Out of hours support (on-call)
GOV.UK developers and web operations staff are part of an on-call rota to keep GOV.UK running at night, on the weekends and on public holidays.
On call charter
- Be available to be phoned in the evenings and at weekends
- Be able to be online to start investigating a problem within half an hour of being notified about it
- Don’t worry if you’re not able to answer the phone immediately - that’s why we have more than one person on-call
- Nobody is expected to understand every part of GOV.UK - you don’t need to know how to fix every issue on your own
- Logs are not as important as being available - if you need to lose some logs in order to bring the site back up, that’s probably a good trade-off to make
- Get paid. Make sure you submit your payment claim form after your shift.
On call checklist
You should do these things before going on call so you’re prepared.

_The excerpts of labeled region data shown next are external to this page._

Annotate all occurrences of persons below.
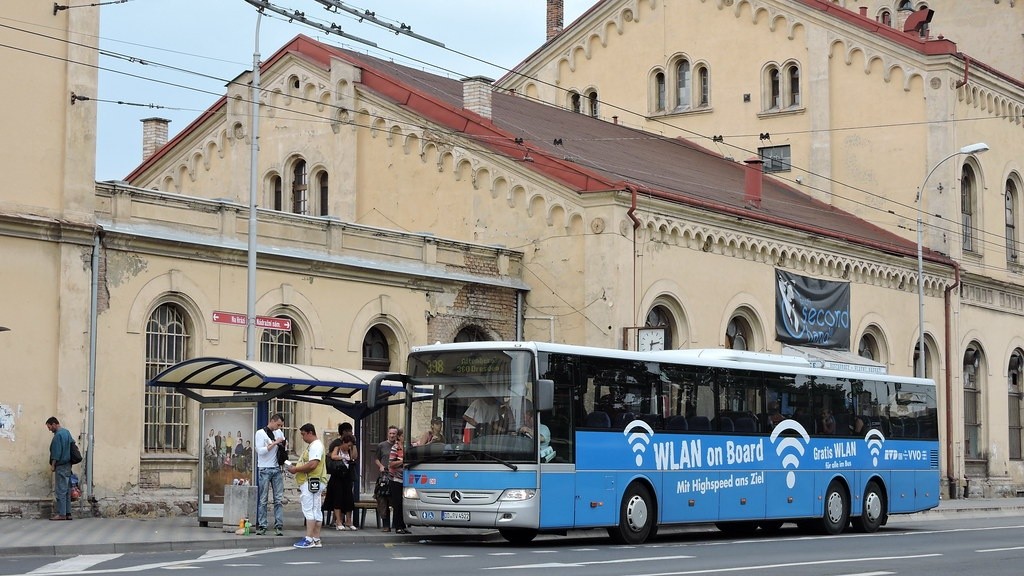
[817,409,835,435]
[768,401,787,432]
[374,427,413,534]
[518,410,550,462]
[286,423,326,548]
[418,417,446,446]
[205,429,251,474]
[327,422,359,531]
[462,398,506,444]
[855,404,884,438]
[46,416,78,520]
[255,414,288,536]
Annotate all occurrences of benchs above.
[304,499,393,530]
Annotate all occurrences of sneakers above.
[256,528,267,535]
[313,539,322,547]
[274,528,283,536]
[293,538,315,548]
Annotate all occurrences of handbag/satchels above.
[374,484,391,496]
[307,477,320,492]
[326,454,343,474]
[70,441,83,464]
[277,444,288,465]
[70,471,81,502]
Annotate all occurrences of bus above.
[366,340,942,545]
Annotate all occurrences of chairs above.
[542,405,920,442]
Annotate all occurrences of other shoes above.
[383,527,391,532]
[396,530,412,534]
[66,514,72,519]
[49,515,66,520]
[328,520,336,529]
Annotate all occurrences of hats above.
[431,417,444,423]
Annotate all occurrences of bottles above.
[239,517,244,529]
[244,519,250,535]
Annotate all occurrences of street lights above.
[911,141,991,378]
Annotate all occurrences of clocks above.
[638,325,668,352]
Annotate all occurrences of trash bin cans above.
[222,485,258,533]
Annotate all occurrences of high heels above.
[335,523,345,531]
[345,525,357,531]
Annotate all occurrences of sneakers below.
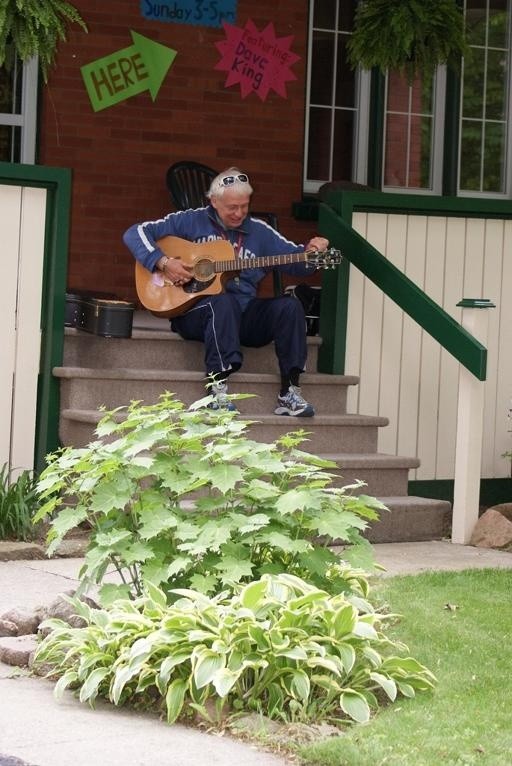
[275,385,314,417]
[207,384,237,411]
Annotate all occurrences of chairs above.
[165,161,283,297]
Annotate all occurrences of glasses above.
[220,174,249,186]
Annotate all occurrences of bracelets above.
[162,258,168,272]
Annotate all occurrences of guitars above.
[134,232,342,317]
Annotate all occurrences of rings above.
[177,280,180,283]
[174,282,176,285]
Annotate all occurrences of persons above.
[121,166,330,417]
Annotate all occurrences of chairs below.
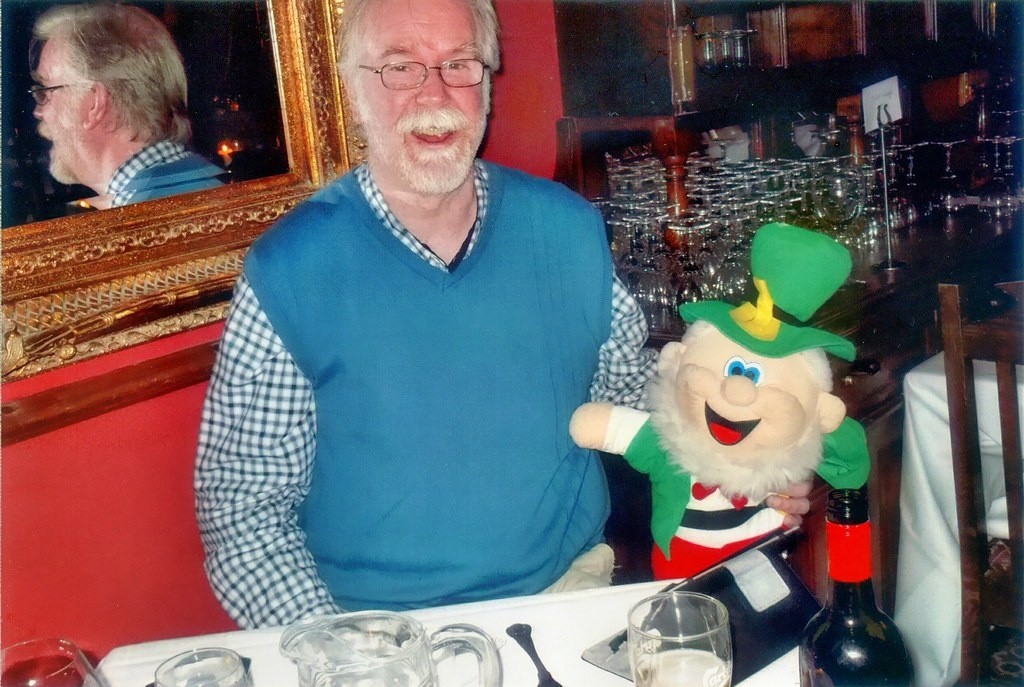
[938,286,1024,687]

- Have the numbers of other people on your shift saved in your phone. This includes whoever is on Escalations. Get these numbers from PagerDuty.

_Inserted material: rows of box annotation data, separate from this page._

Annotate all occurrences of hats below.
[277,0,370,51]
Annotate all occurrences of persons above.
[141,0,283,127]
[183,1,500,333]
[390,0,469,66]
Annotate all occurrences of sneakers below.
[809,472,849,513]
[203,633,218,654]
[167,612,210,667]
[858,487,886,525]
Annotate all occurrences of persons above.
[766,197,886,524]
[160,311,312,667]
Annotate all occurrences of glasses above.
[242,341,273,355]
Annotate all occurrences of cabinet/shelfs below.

- Ensure you have an up to date local copy of the Developer Docs repository and that you can build it.
- Make sure your
fabric-scriptsare up to date.
- Make sure you can VPN to the office or disaster recovery location.
- Ensure your PagerDuty alert settings will wake you if you’re called. You might want to install the PagerDuty App on your phone.
- Ensure you can decrypt secrets with your GPG setup.
- Ensure you can access vCloud Director in production.
- Ensure you can access govuk_mirror-puppet by adding your SSH key to hierdata.
- Read these documents:
Things that may result in you being contacted
We use PagerDuty for automated monitoring. You can set up your PagerDuty account to notify you however you want (phone call, SMS, email, push notification). There are 2 ways that this might contact you:
- Any Icinga checks that ‘use’
govuk_urgent_prioritywill cause PagerDuty to be notified. You can get the most up to date list of these by searching the Puppet repo for
govuk_urgent_priority. All urgent priority alerts must be linked to a section in the alert documentation.
- There are a couple of checks defined in Pingdom which notify PagerDuty directly rather than using GOV.UK’s internal monitoring. These are normally for key parts of the website like the homepage and site search. They are useful when network access to all the machines running GOV.UK is down.
PagerDuty list the phone numbers that notifications come from. The number at the moment is +1 (415) 349-5750.
Phone calls from people
Senior members of GOV.UK may phone you if they’ve been contacted by other parts of government. These phone calls will generally come from the group that is on the rota for the 'Escalations’ contact number.
Responding to being contacted
If you’re available to investigate the problem, acknowledge the alert in PagerDuty to prevent the next person being phoned.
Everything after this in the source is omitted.